Retail ready: Jobs training available through new Hospitality House thrift store
Special to The Union
That’s the double whammy life dealt 29-year-old Kayla Sylva — but she takes responsibility.
“Life was really bad, and I was making really bad choices,” she said.
Now she has a home and full-time employment at a local pizza restaurant. She credits two job training programs at Hospitality House, Nevada County’s homeless shelter.
“I learned more than cooking and retail. I learned confidence and how to be a better person,” said Sylva.
For the past two years, Hospitality House has operated a culinary training program in which “students” work in the shelter’s commercial kitchen. Now, there is a new job training program available to HH guests. Earlier this summer, Hospitality House opened a thrift store which is used to teach skills needed to succeed in the retail sales industry.
“We use whatever means we have to help give them job skills,” explained Debbie McDonald, HH Development Director, who oversees education, fundraising and communications. “At the shelter, we have the asset of a commercial kitchen, so we have a culinary job skills training program. Now we have a new asset in this retail store, so we’re using it to make money for the shelter and also to provide job skills for our guests.”
The Bread and Roses Thrift Store opened June 18. HH staff initially projected the thrift store would generate $48,000 in net annual profits, which would be used to help fund the shelter. Reviewing the budget after the first five months of operation, store staff recently predicted revenues may exceed expectations.
Hospitality House is the only emergency homeless shelter in Nevada County, offering 54 beds throughout most of the year and expanding to 69 beds in winter. The men, women and children who stay there are referred to as guests. They receive vouchers they can spend at Bread and Roses.
“We are a shelter that provides pathways to housing. We are not a destination. We help people remove obstacles to housing. One of those obstacles can be the lack of job skills,” added McDonald.
The retail sales job training program at the store is in its pilot phase, with many details still being hammered out. Although it won’t begin in earnest until January, six HH guests have participated in the pilot training program.

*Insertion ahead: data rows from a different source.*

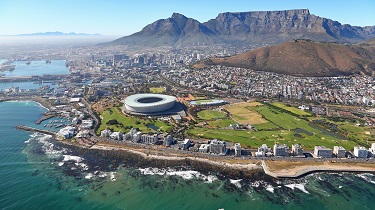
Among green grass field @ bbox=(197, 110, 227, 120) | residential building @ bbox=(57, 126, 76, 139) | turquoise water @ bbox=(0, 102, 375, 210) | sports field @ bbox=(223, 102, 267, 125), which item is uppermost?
sports field @ bbox=(223, 102, 267, 125)

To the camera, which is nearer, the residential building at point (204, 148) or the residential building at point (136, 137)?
the residential building at point (204, 148)

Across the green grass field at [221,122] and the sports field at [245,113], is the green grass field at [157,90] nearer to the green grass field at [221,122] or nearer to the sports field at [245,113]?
the sports field at [245,113]

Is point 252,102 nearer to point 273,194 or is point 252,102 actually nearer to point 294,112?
point 294,112

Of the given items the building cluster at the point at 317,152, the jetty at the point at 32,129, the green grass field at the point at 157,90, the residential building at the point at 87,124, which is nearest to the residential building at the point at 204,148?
the building cluster at the point at 317,152

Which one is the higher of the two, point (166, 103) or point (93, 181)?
point (166, 103)

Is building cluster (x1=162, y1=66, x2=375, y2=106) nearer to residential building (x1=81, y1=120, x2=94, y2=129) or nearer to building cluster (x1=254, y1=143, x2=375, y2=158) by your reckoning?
building cluster (x1=254, y1=143, x2=375, y2=158)

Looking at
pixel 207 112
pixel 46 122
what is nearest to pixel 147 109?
pixel 207 112

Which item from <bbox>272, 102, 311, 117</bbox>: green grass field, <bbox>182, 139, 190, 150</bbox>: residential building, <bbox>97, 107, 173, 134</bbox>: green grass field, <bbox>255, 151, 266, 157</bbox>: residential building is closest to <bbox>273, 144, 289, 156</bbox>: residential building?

“There are several different categories,” outlined Rochelle Rountree, manager of Bread and Roses. “Guests receive donations at our drive-through service behind the store, so they learn what we can and can’t accept. Then they move to the production room, where they do cleaning, hanging, and tagging. Every piece of clothing is neat, wrinkle-free, and ready to be worn — not a stain on it or a button missing. Next is stocking and merchandising, when guests create visually-pleasing displays. Cashiering includes loss prevention, stocking and customer service.”
Rountree said guests are also taught how to write a resume, what to wear for a job interview, how to answer prospective employers’ questions and how to best follow-up after an interview.

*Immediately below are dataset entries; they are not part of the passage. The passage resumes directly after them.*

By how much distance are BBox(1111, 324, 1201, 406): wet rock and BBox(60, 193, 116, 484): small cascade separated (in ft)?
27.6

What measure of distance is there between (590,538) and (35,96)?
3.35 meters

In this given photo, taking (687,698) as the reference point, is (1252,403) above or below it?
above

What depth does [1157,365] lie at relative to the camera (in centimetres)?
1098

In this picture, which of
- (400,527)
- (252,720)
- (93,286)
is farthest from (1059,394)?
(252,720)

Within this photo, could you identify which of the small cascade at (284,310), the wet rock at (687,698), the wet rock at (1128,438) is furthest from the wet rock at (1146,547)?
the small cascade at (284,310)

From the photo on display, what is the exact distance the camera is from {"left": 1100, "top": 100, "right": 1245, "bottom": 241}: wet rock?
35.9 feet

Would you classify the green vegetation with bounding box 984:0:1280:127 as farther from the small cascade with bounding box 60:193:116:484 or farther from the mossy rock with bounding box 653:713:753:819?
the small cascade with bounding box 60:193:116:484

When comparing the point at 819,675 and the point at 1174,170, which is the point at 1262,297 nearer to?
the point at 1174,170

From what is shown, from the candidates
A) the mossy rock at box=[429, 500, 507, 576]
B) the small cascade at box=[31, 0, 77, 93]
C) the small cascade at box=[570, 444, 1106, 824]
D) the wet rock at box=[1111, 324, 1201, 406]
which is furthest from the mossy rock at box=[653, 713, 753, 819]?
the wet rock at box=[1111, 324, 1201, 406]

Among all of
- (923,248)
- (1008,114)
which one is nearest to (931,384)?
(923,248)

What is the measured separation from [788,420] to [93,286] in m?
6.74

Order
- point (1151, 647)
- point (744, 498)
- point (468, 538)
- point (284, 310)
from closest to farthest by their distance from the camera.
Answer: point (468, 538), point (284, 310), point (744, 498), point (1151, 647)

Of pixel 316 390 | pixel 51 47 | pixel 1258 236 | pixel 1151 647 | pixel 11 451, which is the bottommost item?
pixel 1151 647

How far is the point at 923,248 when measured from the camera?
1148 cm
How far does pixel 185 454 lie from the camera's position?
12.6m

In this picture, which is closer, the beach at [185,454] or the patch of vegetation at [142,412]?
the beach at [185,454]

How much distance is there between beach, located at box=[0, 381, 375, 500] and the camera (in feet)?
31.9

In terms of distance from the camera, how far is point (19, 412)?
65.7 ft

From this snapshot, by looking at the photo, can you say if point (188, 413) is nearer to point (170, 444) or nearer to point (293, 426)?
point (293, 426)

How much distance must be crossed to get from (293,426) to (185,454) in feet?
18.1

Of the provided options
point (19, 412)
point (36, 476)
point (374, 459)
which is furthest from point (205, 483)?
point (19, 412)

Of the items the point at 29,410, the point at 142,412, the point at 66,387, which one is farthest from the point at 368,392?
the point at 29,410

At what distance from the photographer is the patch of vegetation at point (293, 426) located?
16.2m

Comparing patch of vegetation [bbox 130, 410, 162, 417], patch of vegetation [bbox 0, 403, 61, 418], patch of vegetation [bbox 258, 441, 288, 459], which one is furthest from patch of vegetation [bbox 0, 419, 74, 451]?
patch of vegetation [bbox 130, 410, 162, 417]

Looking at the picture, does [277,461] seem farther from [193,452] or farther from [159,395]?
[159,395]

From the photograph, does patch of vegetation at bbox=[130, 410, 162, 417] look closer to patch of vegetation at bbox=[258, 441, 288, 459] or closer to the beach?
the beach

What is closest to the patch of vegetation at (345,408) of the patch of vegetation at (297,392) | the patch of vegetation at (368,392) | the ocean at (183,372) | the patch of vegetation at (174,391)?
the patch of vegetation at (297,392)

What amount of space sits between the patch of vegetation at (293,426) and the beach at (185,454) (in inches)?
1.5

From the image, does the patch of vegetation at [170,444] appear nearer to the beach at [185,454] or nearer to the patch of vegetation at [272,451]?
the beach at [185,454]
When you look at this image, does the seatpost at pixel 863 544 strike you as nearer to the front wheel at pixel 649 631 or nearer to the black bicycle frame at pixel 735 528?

“They leave here ‘retail ready,’” said Rountree, who has 25 years of experience owning and managing thrift stores.
Rountree said she wants to develop a list of retailers and other businesses willing to interview and potentially hire HH guests who complete the retail job training program.

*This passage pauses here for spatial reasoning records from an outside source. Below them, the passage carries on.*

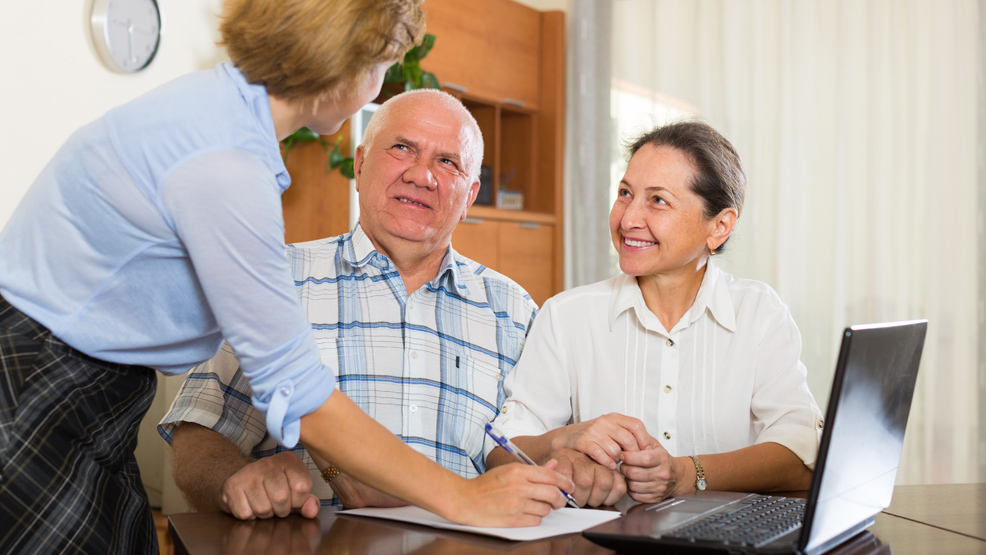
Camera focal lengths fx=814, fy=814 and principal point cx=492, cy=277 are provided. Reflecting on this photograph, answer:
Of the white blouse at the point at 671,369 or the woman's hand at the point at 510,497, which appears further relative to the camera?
the white blouse at the point at 671,369

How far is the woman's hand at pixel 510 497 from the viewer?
100 centimetres

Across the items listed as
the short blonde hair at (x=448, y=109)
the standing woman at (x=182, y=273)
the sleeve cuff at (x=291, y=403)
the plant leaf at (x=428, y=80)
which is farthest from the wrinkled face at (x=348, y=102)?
the plant leaf at (x=428, y=80)

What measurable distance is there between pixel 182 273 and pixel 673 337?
3.27 ft

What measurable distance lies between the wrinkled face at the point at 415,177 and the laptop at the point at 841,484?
903mm

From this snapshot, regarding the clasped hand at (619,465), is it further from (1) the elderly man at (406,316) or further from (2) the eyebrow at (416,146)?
(2) the eyebrow at (416,146)

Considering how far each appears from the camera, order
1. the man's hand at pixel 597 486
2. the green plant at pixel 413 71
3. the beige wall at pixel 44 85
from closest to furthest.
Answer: the man's hand at pixel 597 486, the beige wall at pixel 44 85, the green plant at pixel 413 71

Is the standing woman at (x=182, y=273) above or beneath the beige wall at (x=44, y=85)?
beneath

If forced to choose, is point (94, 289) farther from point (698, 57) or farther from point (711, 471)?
point (698, 57)

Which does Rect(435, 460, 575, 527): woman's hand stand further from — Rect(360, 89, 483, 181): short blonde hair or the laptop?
Rect(360, 89, 483, 181): short blonde hair

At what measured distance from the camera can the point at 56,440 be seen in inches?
37.7

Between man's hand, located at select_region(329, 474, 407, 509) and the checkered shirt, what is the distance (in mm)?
315

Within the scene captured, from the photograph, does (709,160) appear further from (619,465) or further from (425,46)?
(425,46)

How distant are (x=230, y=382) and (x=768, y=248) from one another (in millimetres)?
3255

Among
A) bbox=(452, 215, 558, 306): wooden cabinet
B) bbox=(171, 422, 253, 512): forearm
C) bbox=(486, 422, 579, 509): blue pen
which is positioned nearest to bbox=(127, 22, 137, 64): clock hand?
bbox=(452, 215, 558, 306): wooden cabinet
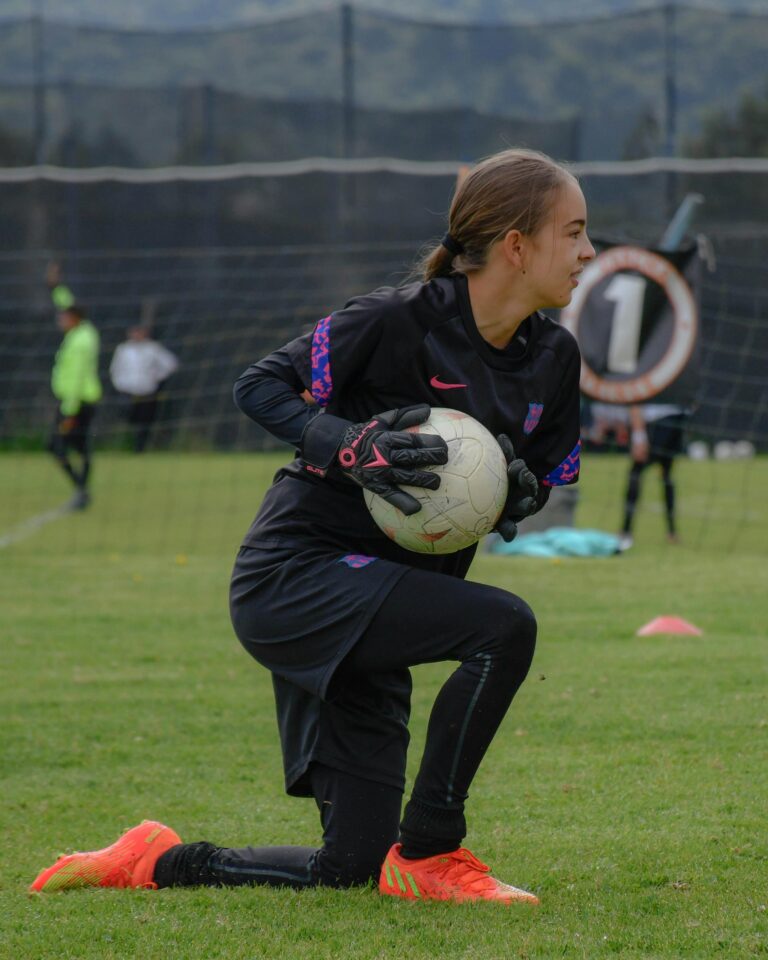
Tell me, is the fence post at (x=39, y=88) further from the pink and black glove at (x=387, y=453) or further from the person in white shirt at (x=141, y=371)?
the pink and black glove at (x=387, y=453)

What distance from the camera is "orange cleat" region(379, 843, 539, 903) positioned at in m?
3.40

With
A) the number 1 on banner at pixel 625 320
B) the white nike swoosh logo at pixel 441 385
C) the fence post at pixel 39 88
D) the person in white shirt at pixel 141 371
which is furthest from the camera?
the fence post at pixel 39 88

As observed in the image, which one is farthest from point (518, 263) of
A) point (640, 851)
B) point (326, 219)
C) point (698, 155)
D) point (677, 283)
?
point (698, 155)

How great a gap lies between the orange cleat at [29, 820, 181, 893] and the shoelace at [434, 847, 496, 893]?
0.79m

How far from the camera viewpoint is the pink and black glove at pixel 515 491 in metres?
3.41

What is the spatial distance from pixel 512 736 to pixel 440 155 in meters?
19.0

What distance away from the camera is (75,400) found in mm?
14750

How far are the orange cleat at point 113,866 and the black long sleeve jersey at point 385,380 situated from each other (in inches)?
34.1

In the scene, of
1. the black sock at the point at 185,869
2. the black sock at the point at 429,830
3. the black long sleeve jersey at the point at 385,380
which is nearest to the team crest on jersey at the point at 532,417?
the black long sleeve jersey at the point at 385,380

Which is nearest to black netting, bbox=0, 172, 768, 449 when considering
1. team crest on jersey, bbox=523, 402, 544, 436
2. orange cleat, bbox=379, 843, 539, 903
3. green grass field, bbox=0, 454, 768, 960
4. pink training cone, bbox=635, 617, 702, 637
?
green grass field, bbox=0, 454, 768, 960

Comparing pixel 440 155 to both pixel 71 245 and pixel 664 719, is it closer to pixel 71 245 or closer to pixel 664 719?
pixel 71 245

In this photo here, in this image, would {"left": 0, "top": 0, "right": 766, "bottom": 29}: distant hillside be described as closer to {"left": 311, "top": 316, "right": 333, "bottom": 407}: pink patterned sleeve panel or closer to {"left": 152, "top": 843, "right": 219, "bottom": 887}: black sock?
{"left": 311, "top": 316, "right": 333, "bottom": 407}: pink patterned sleeve panel

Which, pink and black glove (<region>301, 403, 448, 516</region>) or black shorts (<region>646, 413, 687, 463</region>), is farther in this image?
black shorts (<region>646, 413, 687, 463</region>)

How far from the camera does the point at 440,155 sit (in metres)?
23.2
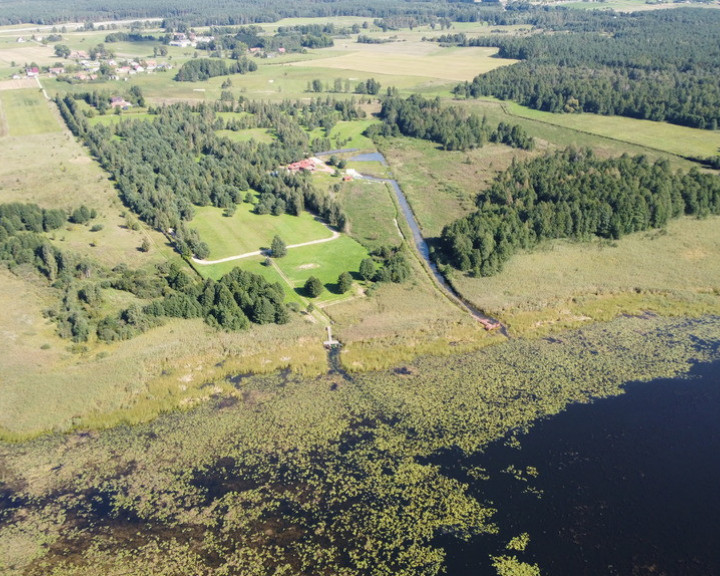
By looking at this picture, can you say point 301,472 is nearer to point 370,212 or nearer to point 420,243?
point 420,243

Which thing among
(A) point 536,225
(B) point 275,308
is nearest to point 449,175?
(A) point 536,225

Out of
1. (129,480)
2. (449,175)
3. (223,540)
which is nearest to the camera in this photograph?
(223,540)

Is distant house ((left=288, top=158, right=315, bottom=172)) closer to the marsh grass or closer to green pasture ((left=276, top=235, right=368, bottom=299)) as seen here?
green pasture ((left=276, top=235, right=368, bottom=299))

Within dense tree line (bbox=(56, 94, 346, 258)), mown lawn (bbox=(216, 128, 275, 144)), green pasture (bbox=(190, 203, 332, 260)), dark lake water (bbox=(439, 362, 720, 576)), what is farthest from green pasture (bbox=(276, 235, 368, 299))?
mown lawn (bbox=(216, 128, 275, 144))

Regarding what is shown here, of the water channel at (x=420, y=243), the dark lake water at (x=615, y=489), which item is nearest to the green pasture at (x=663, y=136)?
the water channel at (x=420, y=243)

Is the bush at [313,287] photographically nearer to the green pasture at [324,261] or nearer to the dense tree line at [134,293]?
the green pasture at [324,261]

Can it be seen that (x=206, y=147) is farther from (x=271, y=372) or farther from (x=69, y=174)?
(x=271, y=372)
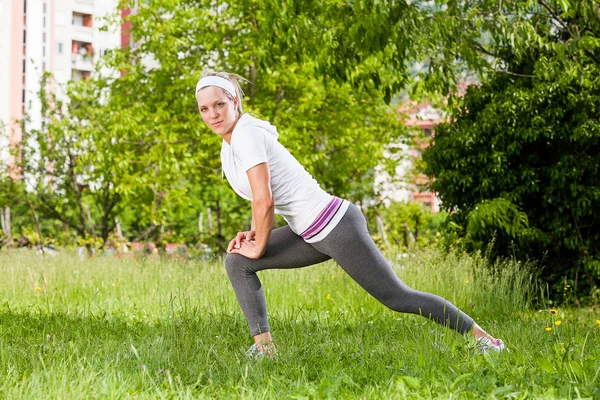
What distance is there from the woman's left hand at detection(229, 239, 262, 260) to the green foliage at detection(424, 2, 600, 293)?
4784mm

There are two other ongoing needs: more donations, and more volunteers.
“The highest cost of running this store is labor,” explained Rountree.
One of six part-time staff members is Frank Bandy, who lived at the Hospitality House shelter for four months after years on the street.
“I was both drinking and addicted. My first day clean and sober was there at the house,” said Bandy, who has been sober nearly two years.
The former Marine began volunteering at Bread and Roses, and eventually worked his way into a paid position.
“I wasn’t looking for a job, but I love the people I work for,” said Bandy, who does pick-ups and deliveries. “I feel good when I’m helping people because I love to see people happy. This changed my life, for sure.”
Planning for the thrift store began several years ago. HH raised $40,000 in donations, and volunteers painted the store’s walls, installed electrical systems, and built display racks.
Meanwhile, the Hospitality House culinary job training program has been thriving for the past two years. So far, 63 guests (referred to as students) have completed the six-week culinary training program called Hospitality House Serves. Three-fourths of those have since found jobs, housing — or both.
“Students obtain entry-level food service skills,” explained Kitchen Manager Jeff Olson. “They learn food safety, the basics of nutrition, fundamentals of understanding the modern kitchen, and baking.”
The culinary program offers even more experience and raises money for HH through its outside catering enterprises. Students have helped cater various events in the community, and in September, Hospitality House Serves catered a fashion show at Bread and Roses.
A culminating assignment of the program sees students prepare a banquet, based on their own menus, which is served to all the guests at the shelter. Students earn a professional chef’s coat, and after graduation, they receive assistance developing a career portfolio and preparing for job interviews.
Sylva, the restaurant worker who moved out of the shelter six months ago, admitted she had few skills before graduating from both the culinary and retail sales programs.
“It was life-altering. It changed my life 100 times over,” she said.